» **PROBLEM**
In the dog food thread, copy out everything from "I agree with" down to "as a topper.)", changing "canola oil" to "sunflower oil".

# TOTW Sierra Mountain Canine formula



## kimrisa (Jan 17, 2010)

Just curious if anyone's tried the new TOTW grain free grain formula. I'd love to hear some feedback.

Thanks!


----------



## buddy97 (Mar 29, 2010)

kimrisa said:


> Just curious if anyone's tried the new TOTW grain free grain formula. I'd love to hear some feedback.
> 
> Thanks!


i feed grain free foods primarily for the higher meat content and overall more nutrient dense properties. TOTW, particularly with their Pacific Stream and this new formula with only 25% protein and 338 calories, makes me pretty skeptical that there is much meat content at all.

no better meat content than most grain inclusive foods, but without the grains.


----------



## Serendipity (Aug 13, 2010)

I agree with Buddy. I was excited to see that there was a new formula, but 25% protein is the same as a food with grains, and it probably costs more, too. I'd also prefer to see chicken fat or fish oil over canola oil.


----------



## Guest (Oct 10, 2010)

I got a few sample sized pouches of the new Lamb formula and used them as training treats. Due to the lower protein content I would prefer not to feed this kibble as a meal. (Unless of course extra meat is added as a topper.)


----------



## kimrisa (Jan 17, 2010)

*Forgot to select the notification for this thread*

A belated thank you for the responses. 

I know someone on my bulldog forum that is quite pleased with this food. Bulldogs aren't supposed to have foods too high in protein so this might be one for me to try at some point.

Hope everyone has a fun Halloween with their pooches.


----------

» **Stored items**
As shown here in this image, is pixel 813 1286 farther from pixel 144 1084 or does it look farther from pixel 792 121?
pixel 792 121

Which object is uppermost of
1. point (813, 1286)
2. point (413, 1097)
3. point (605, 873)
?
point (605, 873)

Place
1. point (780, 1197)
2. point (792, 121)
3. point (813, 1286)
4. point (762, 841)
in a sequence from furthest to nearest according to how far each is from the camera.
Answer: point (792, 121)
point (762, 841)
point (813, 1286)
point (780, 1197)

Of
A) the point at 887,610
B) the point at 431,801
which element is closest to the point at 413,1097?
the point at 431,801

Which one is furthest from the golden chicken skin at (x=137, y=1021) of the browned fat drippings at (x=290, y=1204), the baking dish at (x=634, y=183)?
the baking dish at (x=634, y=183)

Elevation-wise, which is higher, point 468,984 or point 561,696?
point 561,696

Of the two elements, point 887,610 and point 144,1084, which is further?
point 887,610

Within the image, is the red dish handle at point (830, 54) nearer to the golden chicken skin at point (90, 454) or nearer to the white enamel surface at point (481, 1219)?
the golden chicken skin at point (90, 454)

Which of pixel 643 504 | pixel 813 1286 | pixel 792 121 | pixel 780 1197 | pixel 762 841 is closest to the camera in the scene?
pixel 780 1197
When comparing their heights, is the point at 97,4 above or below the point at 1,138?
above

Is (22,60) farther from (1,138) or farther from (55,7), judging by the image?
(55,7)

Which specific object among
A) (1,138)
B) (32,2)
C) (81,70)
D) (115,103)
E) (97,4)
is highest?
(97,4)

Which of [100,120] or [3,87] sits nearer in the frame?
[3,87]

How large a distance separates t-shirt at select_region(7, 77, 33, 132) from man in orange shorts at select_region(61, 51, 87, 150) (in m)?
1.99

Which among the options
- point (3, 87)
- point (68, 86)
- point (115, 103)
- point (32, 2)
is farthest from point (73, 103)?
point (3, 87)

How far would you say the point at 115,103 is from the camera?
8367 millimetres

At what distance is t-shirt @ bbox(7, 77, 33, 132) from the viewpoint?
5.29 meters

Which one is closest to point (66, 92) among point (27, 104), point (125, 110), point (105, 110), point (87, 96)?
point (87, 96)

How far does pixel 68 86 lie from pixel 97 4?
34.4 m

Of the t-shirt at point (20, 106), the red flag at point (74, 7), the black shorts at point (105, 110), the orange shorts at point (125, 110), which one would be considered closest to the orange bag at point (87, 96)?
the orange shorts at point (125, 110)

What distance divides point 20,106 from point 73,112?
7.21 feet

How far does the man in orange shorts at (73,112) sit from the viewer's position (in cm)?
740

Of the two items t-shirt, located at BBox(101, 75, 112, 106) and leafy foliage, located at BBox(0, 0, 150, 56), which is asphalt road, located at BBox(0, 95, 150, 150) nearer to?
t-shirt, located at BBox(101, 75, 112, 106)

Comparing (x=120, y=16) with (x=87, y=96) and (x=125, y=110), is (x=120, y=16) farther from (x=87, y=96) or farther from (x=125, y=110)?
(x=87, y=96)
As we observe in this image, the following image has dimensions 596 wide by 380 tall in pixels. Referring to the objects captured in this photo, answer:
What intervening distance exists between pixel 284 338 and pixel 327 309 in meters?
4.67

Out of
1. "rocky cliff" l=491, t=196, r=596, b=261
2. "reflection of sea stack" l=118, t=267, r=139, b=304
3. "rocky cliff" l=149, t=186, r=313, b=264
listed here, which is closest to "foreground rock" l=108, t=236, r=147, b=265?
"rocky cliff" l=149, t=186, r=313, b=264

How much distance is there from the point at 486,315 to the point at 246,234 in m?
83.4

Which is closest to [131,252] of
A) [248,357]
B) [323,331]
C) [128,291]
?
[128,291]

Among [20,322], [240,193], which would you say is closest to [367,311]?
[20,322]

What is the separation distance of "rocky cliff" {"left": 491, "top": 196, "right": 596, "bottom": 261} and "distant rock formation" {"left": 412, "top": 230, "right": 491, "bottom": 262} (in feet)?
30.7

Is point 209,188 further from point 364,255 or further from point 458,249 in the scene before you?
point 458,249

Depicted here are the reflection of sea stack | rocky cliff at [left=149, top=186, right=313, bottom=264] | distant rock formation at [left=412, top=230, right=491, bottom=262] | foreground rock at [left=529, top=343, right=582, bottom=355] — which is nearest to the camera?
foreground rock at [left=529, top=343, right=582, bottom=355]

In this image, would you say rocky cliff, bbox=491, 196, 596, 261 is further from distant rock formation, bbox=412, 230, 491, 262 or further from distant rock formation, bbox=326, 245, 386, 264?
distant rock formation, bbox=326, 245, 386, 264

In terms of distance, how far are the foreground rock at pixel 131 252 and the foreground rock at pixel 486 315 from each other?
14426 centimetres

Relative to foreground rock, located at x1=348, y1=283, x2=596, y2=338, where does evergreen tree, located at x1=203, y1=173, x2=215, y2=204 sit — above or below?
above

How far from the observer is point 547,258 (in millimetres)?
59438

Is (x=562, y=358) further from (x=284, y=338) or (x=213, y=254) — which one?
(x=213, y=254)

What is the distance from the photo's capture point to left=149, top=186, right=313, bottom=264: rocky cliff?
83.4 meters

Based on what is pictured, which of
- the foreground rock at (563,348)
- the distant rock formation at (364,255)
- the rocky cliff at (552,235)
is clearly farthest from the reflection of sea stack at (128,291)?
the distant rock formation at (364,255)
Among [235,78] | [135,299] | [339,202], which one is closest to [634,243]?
--
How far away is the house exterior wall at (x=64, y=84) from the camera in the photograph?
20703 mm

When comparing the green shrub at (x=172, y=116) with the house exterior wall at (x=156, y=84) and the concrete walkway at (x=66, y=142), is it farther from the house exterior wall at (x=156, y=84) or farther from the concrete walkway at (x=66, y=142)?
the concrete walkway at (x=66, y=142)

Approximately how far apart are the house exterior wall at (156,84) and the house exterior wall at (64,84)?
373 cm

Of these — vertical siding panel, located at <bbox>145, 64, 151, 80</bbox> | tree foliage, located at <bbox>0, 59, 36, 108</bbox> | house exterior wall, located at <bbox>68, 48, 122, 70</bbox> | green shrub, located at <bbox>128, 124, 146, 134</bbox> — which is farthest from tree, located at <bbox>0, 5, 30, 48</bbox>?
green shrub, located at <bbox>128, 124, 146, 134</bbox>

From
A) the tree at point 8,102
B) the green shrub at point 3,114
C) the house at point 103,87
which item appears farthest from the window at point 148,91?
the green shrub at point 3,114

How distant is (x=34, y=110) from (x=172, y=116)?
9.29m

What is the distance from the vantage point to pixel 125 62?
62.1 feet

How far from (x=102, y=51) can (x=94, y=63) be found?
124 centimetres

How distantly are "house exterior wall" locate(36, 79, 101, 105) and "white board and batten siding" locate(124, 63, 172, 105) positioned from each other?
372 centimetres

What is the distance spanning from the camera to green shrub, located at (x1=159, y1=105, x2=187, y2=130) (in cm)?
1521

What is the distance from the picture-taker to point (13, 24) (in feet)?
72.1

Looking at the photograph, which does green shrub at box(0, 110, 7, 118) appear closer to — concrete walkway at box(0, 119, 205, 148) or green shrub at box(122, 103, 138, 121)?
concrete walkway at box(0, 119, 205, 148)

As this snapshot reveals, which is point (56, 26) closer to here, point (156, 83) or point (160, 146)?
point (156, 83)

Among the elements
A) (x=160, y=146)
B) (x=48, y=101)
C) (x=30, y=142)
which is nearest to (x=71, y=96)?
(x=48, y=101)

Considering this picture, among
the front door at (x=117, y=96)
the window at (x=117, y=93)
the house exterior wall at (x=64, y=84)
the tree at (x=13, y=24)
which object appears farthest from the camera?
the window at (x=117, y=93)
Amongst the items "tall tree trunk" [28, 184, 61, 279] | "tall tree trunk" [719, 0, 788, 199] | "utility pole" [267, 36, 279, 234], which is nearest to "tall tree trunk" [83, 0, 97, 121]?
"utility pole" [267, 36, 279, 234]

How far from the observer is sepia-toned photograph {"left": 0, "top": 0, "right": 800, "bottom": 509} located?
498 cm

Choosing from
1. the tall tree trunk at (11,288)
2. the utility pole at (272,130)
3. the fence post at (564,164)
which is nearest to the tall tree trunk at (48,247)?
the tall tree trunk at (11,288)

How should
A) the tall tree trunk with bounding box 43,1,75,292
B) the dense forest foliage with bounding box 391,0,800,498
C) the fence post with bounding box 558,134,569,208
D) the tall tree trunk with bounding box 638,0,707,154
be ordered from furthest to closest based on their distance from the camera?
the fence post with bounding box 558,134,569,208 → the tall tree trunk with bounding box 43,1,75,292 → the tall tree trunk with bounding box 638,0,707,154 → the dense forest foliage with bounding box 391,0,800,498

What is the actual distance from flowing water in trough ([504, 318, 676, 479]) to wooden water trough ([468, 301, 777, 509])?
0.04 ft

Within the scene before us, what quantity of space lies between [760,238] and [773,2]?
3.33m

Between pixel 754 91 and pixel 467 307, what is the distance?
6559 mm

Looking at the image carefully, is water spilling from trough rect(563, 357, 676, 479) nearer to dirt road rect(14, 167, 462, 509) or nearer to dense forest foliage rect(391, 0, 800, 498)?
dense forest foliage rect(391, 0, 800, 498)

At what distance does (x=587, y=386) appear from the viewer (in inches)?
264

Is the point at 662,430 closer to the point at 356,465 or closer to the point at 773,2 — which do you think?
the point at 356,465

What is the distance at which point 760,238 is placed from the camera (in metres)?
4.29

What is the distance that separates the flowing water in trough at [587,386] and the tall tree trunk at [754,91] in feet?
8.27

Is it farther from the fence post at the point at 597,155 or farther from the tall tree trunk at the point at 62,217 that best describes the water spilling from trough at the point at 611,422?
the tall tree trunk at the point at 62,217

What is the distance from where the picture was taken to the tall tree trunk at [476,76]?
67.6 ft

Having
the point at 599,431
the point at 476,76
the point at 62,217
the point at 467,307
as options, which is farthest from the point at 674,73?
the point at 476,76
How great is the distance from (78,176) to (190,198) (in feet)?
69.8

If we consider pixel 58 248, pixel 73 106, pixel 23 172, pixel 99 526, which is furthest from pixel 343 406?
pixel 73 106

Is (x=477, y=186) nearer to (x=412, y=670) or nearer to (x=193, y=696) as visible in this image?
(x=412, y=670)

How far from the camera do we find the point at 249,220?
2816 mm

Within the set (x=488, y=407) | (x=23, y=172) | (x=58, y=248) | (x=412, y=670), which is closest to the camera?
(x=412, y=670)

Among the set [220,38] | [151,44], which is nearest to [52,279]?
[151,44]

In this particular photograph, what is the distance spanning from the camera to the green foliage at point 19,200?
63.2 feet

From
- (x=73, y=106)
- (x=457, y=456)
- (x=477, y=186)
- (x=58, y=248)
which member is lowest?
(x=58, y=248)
--
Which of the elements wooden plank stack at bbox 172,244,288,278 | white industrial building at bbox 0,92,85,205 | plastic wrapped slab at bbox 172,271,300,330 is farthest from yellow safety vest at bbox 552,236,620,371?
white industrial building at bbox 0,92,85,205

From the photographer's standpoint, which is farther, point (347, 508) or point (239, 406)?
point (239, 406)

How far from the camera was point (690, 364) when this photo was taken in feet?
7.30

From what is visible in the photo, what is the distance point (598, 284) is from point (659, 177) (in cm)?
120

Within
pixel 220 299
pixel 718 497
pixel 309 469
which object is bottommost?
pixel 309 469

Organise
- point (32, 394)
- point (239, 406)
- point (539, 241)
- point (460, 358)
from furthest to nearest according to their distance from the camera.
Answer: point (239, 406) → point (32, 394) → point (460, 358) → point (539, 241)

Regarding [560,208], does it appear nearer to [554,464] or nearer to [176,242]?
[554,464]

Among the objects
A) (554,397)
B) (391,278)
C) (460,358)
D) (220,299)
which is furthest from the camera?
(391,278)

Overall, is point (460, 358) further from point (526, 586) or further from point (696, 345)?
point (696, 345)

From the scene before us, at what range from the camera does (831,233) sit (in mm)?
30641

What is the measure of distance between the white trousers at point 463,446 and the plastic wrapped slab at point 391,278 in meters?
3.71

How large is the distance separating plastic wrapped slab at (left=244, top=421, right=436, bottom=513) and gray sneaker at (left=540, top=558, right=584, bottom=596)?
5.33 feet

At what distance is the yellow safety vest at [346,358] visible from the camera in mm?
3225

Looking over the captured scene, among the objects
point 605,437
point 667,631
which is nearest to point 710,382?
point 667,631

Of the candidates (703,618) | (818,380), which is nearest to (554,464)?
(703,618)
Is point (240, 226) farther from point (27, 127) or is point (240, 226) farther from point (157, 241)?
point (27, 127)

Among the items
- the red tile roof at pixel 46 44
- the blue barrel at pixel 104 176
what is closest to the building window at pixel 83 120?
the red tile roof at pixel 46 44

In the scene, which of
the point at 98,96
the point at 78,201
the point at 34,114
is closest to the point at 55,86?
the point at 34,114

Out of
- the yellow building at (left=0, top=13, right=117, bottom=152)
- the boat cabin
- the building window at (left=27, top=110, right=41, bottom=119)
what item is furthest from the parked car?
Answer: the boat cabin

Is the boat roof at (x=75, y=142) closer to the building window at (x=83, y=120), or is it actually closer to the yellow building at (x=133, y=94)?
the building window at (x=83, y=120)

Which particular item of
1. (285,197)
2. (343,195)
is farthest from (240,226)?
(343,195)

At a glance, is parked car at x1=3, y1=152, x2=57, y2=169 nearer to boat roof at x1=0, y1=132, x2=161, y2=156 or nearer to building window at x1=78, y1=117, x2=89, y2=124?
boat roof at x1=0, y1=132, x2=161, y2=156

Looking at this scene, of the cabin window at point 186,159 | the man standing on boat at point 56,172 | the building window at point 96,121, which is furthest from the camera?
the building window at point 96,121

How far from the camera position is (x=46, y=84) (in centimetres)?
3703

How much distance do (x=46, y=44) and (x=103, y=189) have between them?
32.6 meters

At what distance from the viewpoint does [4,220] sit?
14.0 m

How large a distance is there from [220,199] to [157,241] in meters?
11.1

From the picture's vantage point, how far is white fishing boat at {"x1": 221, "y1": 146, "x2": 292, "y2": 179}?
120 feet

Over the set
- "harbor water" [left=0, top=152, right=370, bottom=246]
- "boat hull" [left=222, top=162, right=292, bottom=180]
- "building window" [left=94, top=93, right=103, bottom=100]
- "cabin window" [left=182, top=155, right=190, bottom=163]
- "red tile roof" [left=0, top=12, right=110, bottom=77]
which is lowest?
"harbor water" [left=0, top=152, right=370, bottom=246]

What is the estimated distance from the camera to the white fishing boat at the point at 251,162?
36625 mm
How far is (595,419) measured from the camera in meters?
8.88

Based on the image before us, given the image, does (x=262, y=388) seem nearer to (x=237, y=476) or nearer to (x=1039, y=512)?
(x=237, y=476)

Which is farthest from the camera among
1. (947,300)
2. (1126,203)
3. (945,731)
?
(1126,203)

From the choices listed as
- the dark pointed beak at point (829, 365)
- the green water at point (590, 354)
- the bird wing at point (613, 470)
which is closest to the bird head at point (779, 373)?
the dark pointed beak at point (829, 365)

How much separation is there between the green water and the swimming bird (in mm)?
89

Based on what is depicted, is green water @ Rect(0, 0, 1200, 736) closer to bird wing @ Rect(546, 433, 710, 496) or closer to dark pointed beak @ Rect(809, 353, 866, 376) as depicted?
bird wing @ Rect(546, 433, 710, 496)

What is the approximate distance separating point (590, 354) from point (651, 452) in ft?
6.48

» **TASK ANSWER**
I agree with Buddy. I was excited to see that there was a new formula, but 25% protein is the same as a food with grains, and it probably costs more, too. I'd also prefer to see chicken fat or fish oil over sunflower oil.


----------



## Guest (Oct 10, 2010)

I got a few sample sized pouches of the new Lamb formula and used them as training treats. Due to the lower protein content I would prefer not to feed this kibble as a meal. (Unless of course extra meat is added as a topper.)